Timeseries keys are hashed to a fixed set of virtual shards. Virtual shards are then assigned to physical nodes. M3DB can be configured to use any hashing function and a configured number of shards. By default murmur3 is used as the hashing function and 4096 virtual shards are configured.

Benefits

Shards provide a variety of benefits throughout the M3DB stack:

  1. They make horizontal scaling easier and adding / removing nodes without downtime trivial at the cluster level.
  2. They provide more fine grained lock granularity at the memory level.
  3. They inform the filesystem organization in that data belonging to the same shard will be used / dropped together and can be kept in the same file.

Replication

Logical shards are placed per virtual shard per replica with configurable isolation (zone aware, rack aware, etc). For instance, when using rack aware isolation, the set of datacenter racks that locate a replica’s data is distinct to the racks that locate all other replicas’ data.

Replication is synchronization during a write and depending on the consistency level configured will notify the client on whether a write succeeded or failed with respect to the consistency level and replication achieved.

Replica

Each replica has its own assignment of a single logical shard per virtual shard.

Conceptually it can be defined as:

Replica {
  id uint32
  shards []Shard
}

Shard state

Each shard can be conceptually defined as:

Shard {
  id uint32
  assignments []ShardAssignment
}

ShardAssignment {
  host Host
  state ShardState
}

enum ShardState {
  INITIALIZING,
  AVAILABLE,
  LEAVING
}

Shard assignment

The assignment of shards is stored in etcd.

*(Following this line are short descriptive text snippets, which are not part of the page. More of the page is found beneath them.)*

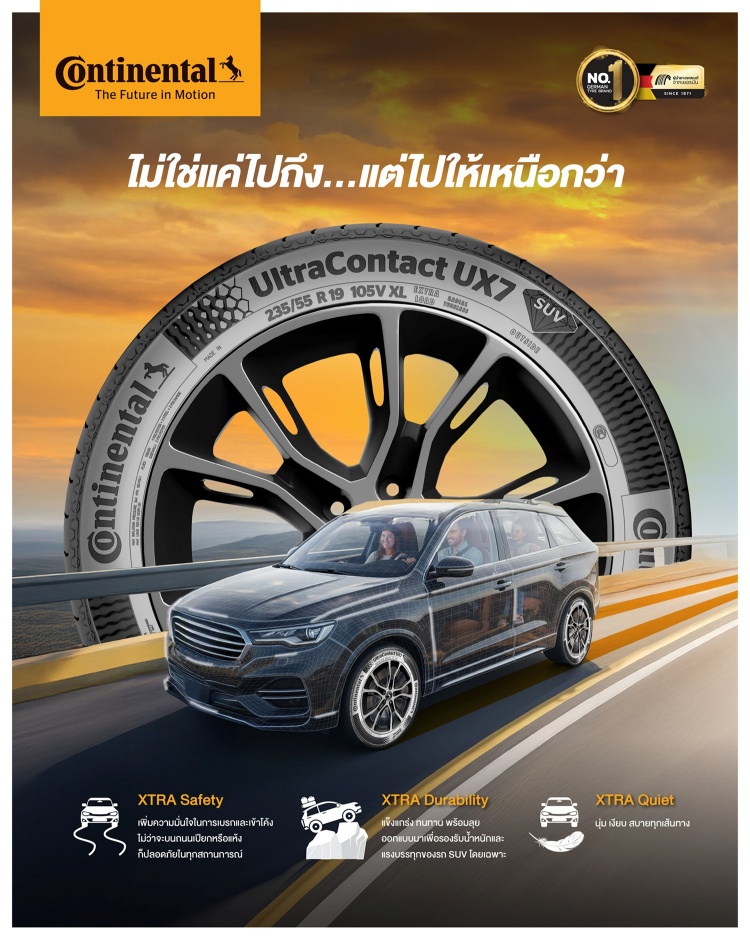 batch_Continental_UltraContact-UX7_4 Continental เปิดตัวยางสำหรับรถเอสยูวีโดยเฉพาะ พร้อมตอบโจทย์ไลฟ์สไตล์การเดินทางของคนรุ่นใหม่
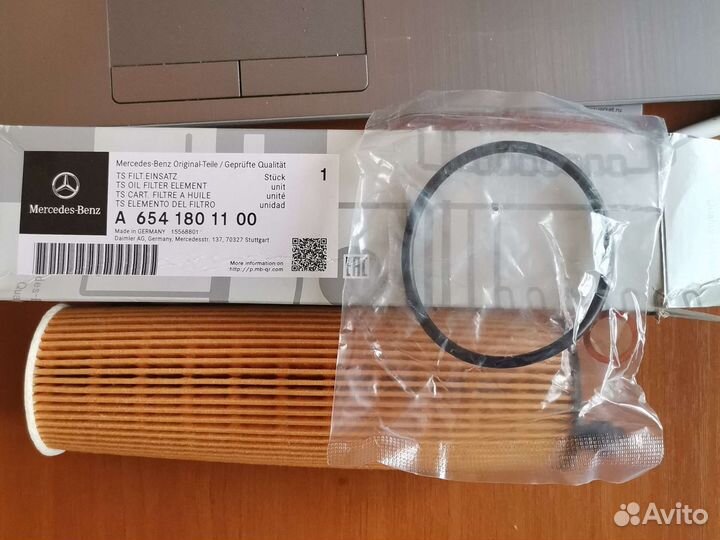 Продаю фильтр масляный A6541801100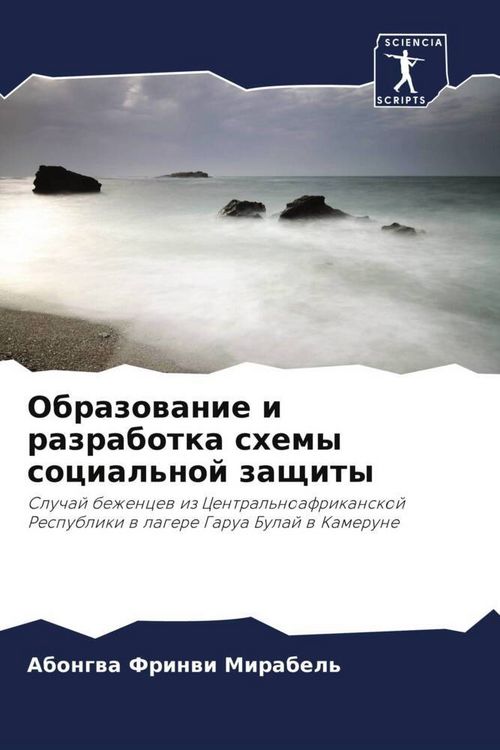 Produktbild: Obrazowanie i razrabotka shemy social'noj zaschity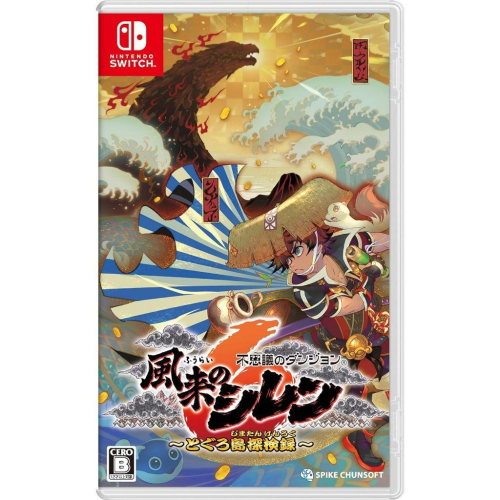 【八米蔚藍】任天堂 NS Switch 風來的希煉6 蛇蜷島探險譚 中文版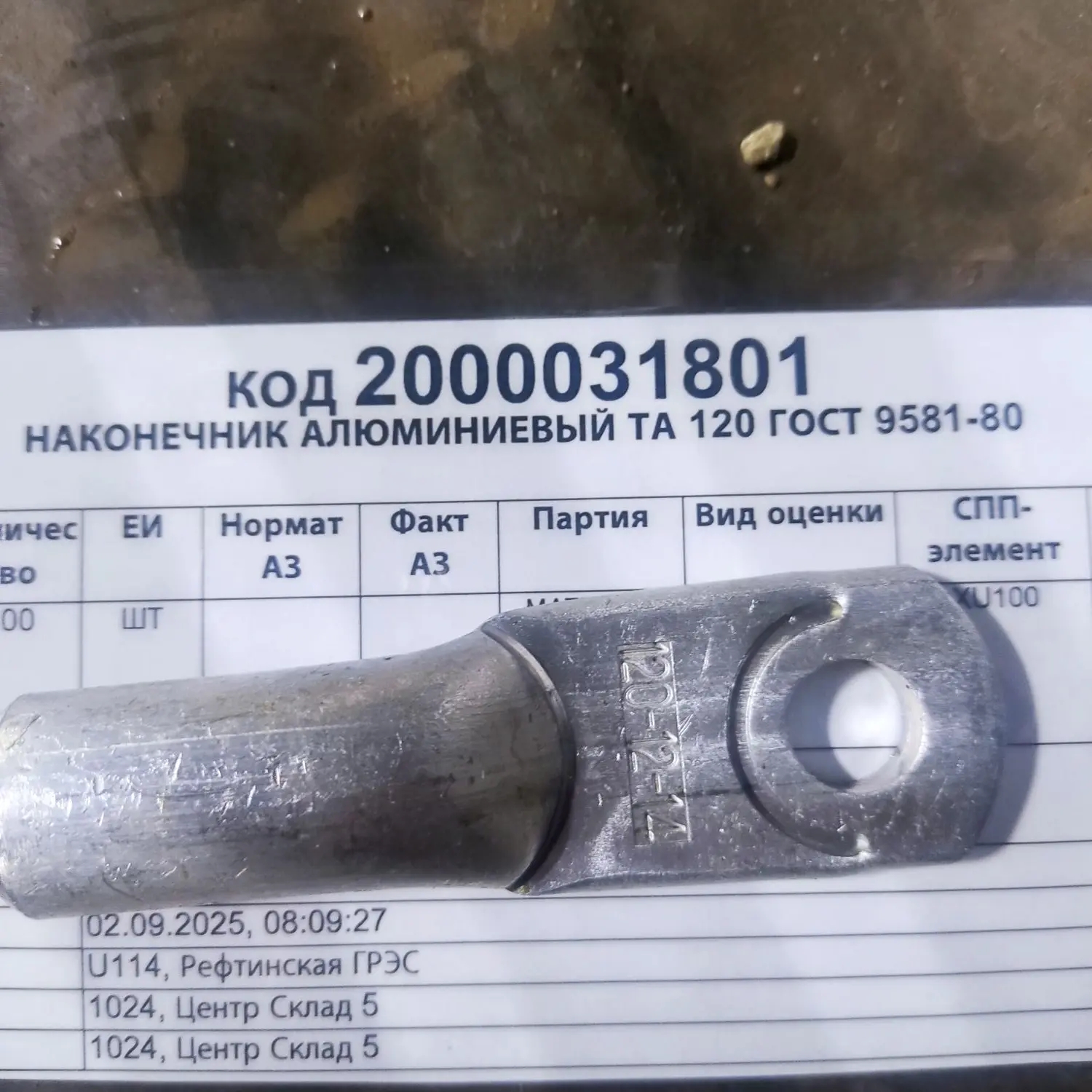 НАКОНЕЧНИК АЛЮМИНИЕВЫЙ ТА 120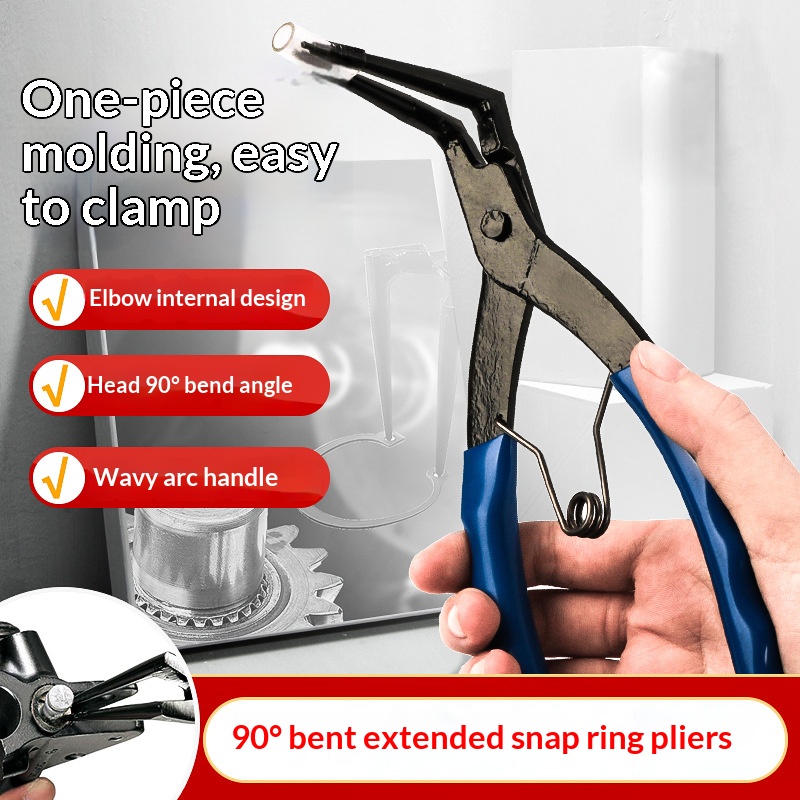 Snap Button Plier - Клещи для снятия внутренних стопорных колец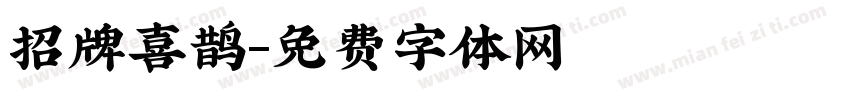 招牌喜鹊字体转换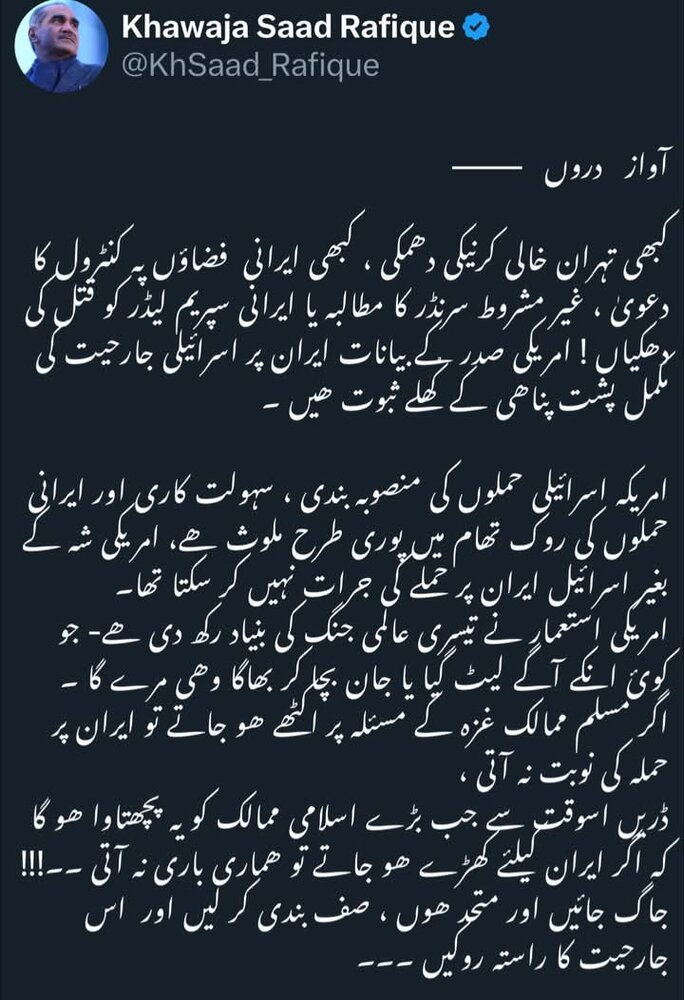 امریکی صدر کے بیانات؛ اسرائیلی جارحیت کی مکمل پشت پناہی کا منہ بولتا ثبوت: سابق وزیر ریلوے پاکستان خواجہ سعد رفیق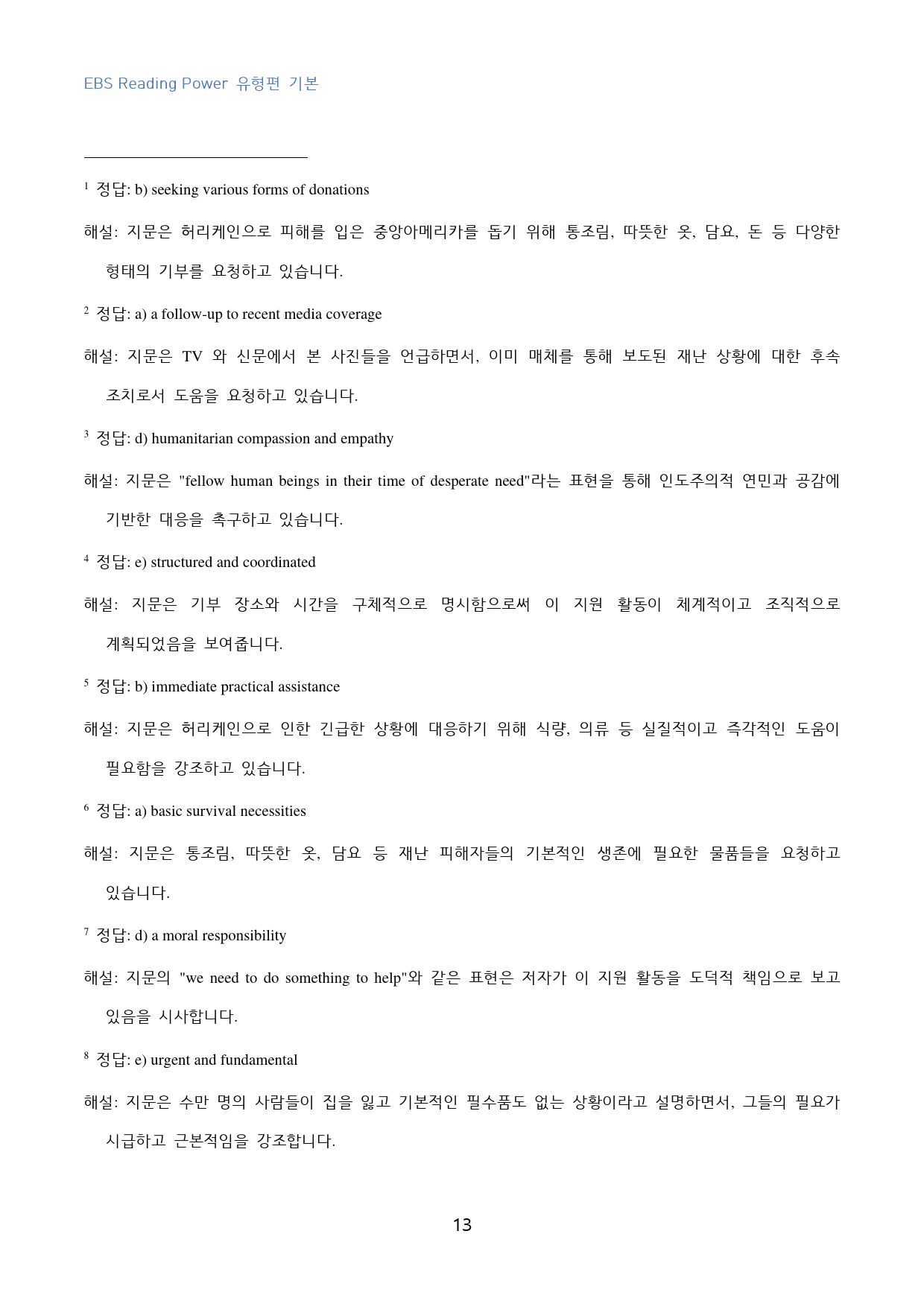 EBS_Reading_Power_유형편_기본_고난도_빈칸추론_unit_3_preview_13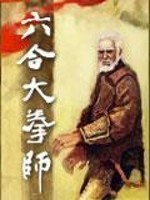 Bìa truyện Lục Hợp Đại Quyền Sư (六合大拳师)
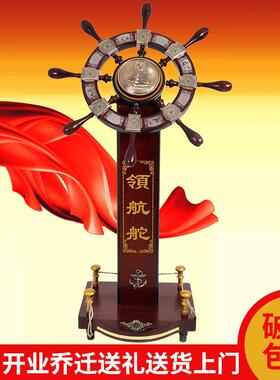 领航舵舵手摆件船舵大号公司乔迁礼物开 业礼品办公室书房桌面装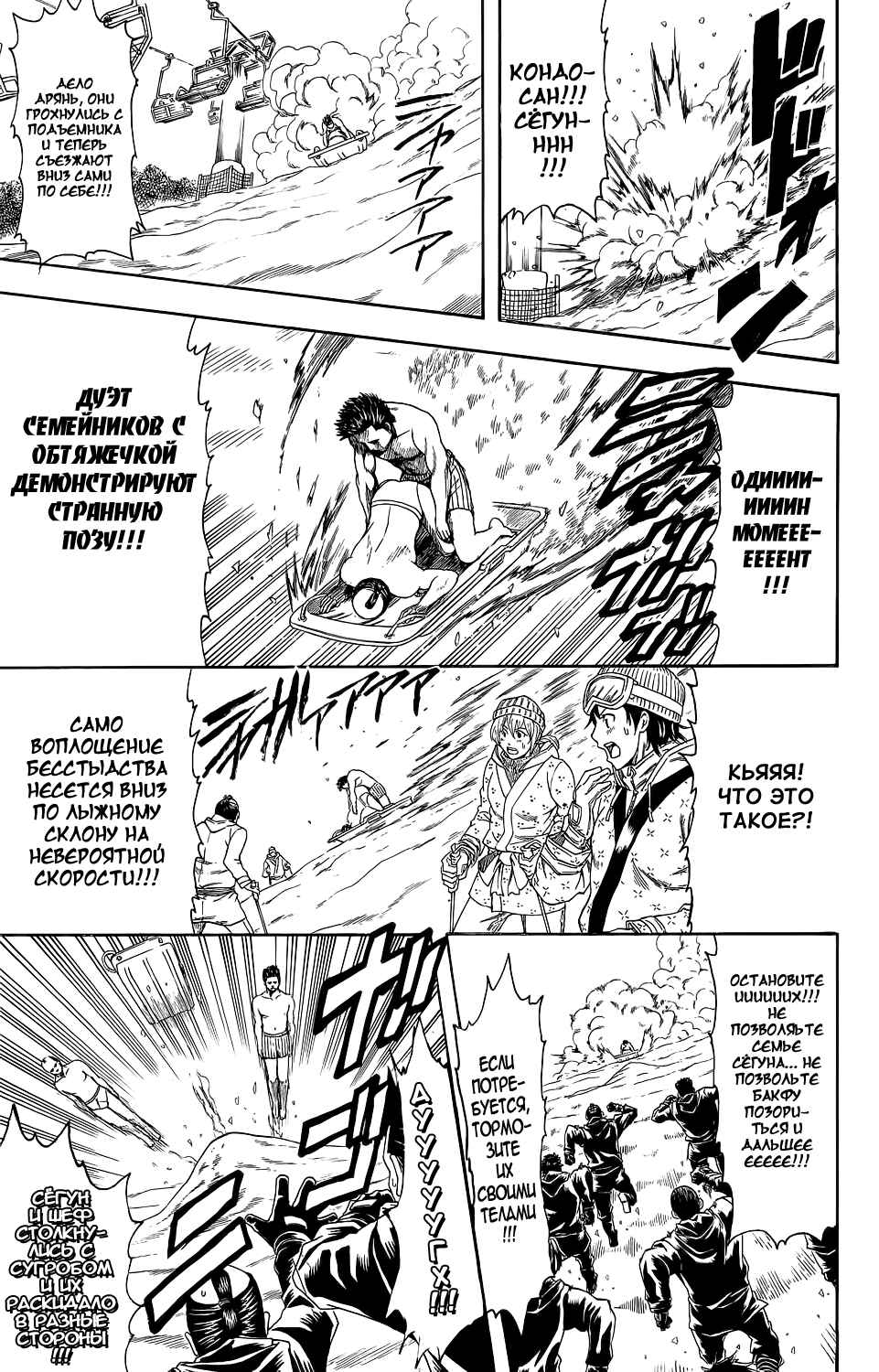 Chapter 344 - Page 22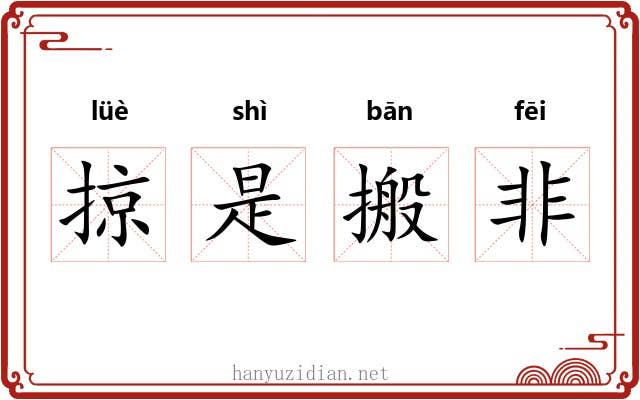 掠是搬非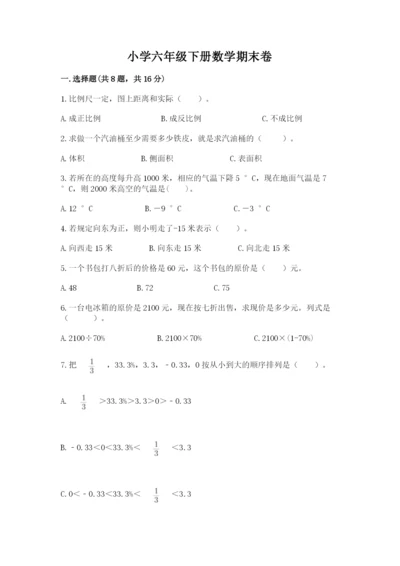 小学六年级下册数学期末卷（考点精练）.docx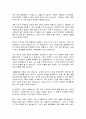 숲에게 길을 묻다를 읽고 요약정리 및 감상문 4페이지
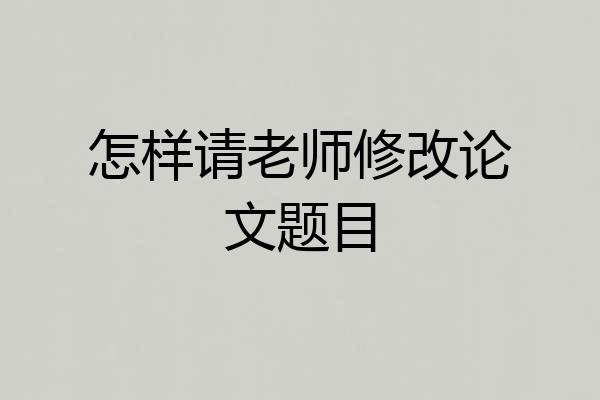怎样请老师修改论文题目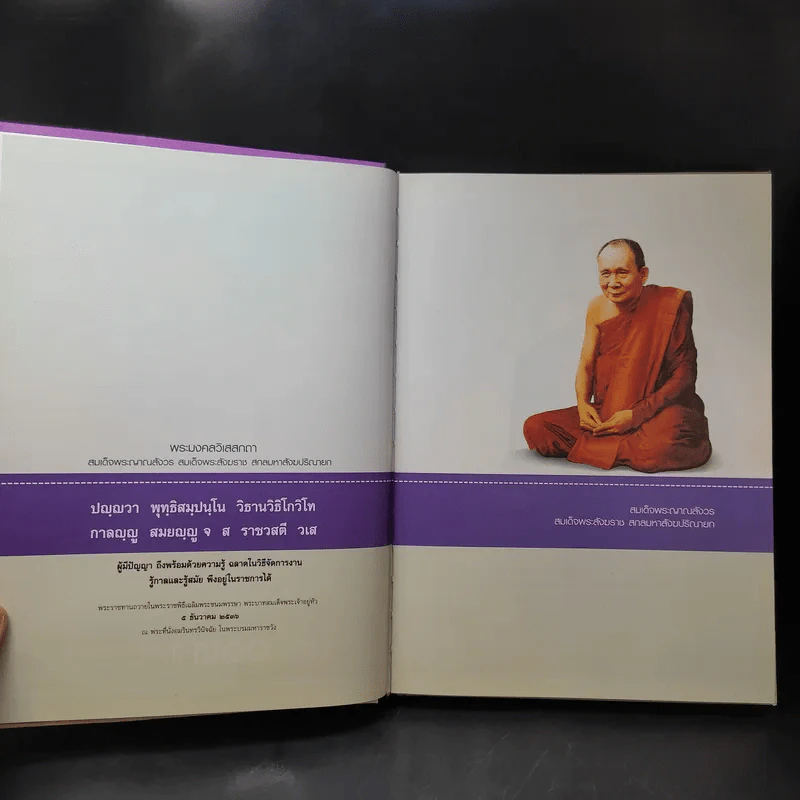 เจ้าฟ้านักการศึกษา เฉลิมพระเกียรติสมเด็จพระเทพฯ รูปที่ 9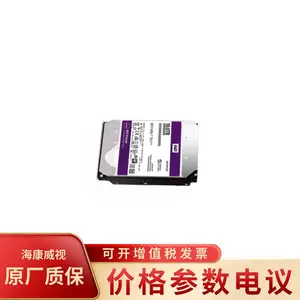 ��������WD102PURX-64 ��ҵ�� 10TB̨ʽ��еӲ��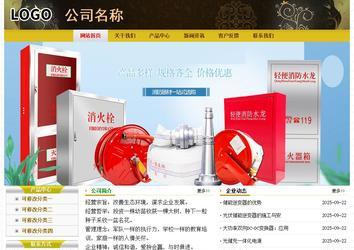 經(jīng)濟(jì)型成品案例No:6963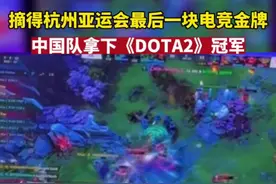 摘得杭州亚运会最后一块电竞金牌，中国队拿下《DOTA2》冠军。图片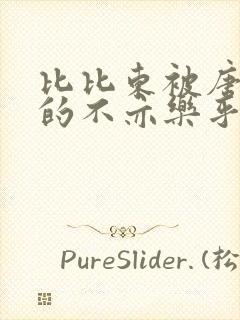 比比东被唐三桶的不亦乐乎免费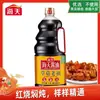 Salsa de Soja Haitiana Gu Laochou 1.28L/1.9L para Cocina Doméstica, Condimento Colorante para Platos Estofados y Salteados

When adding, removing or replacing a node shard goal states are assigned for each shard assigned.

For a write to appear as successful for a given replica it must succeed against all assigned hosts for that shard. That means if there is a given shard with a host assigned as LEAVING and another host assigned as INITIALIZING for a given replica writes to both these hosts must appear as successful to return success for a write to that given replica. Currently however only AVAILABLE shards count towards consistency, the work to group the LEAVING and INITIALIZING shards together when calculating a write success/error is not complete, see issue 417.

It is up to the nodes themselves to bootstrap shards when the assignment of new shards to it are discovered in the INITIALIZING state and to transition the state to AVAILABLE once bootstrapped by calling the cluster management APIs when done. Using a compare and set this atomically removes the LEAVING shard still assigned to the node that previously owned it and transitions the shard state on the new node from INITIALIZING state to AVAILABLE.

Nodes will not start serving reads for the new shard until it is AVAILABLE, meaning not until they have bootstrapped data for those shards.

Cluster operations

Node add

When a node is added to the cluster it is assigned shards that relieves load fairly from the existing nodes. The shards assigned to the new node will become INITIALIZING, the nodes then discover they need to be bootstrapped and will begin bootstrapping the data using all replicas available. The shards that will be removed from the existing nodes are marked as LEAVING.

Node down

A node needs to be explicitly taken out of the cluster. If a node goes down and is unavailable the clients performing reads will be served an error from the replica for the shard range that the node owns. During this time it will rely on reads from other replicas to continue uninterrupted operation.

Node remove

When a node is removed the shards it owns are assigned to existing nodes in the cluster. Remaining servers discover they are now in possession of shards that are INITIALIZING and need to be bootstrapped and will begin bootstrapping the data using all replicas available.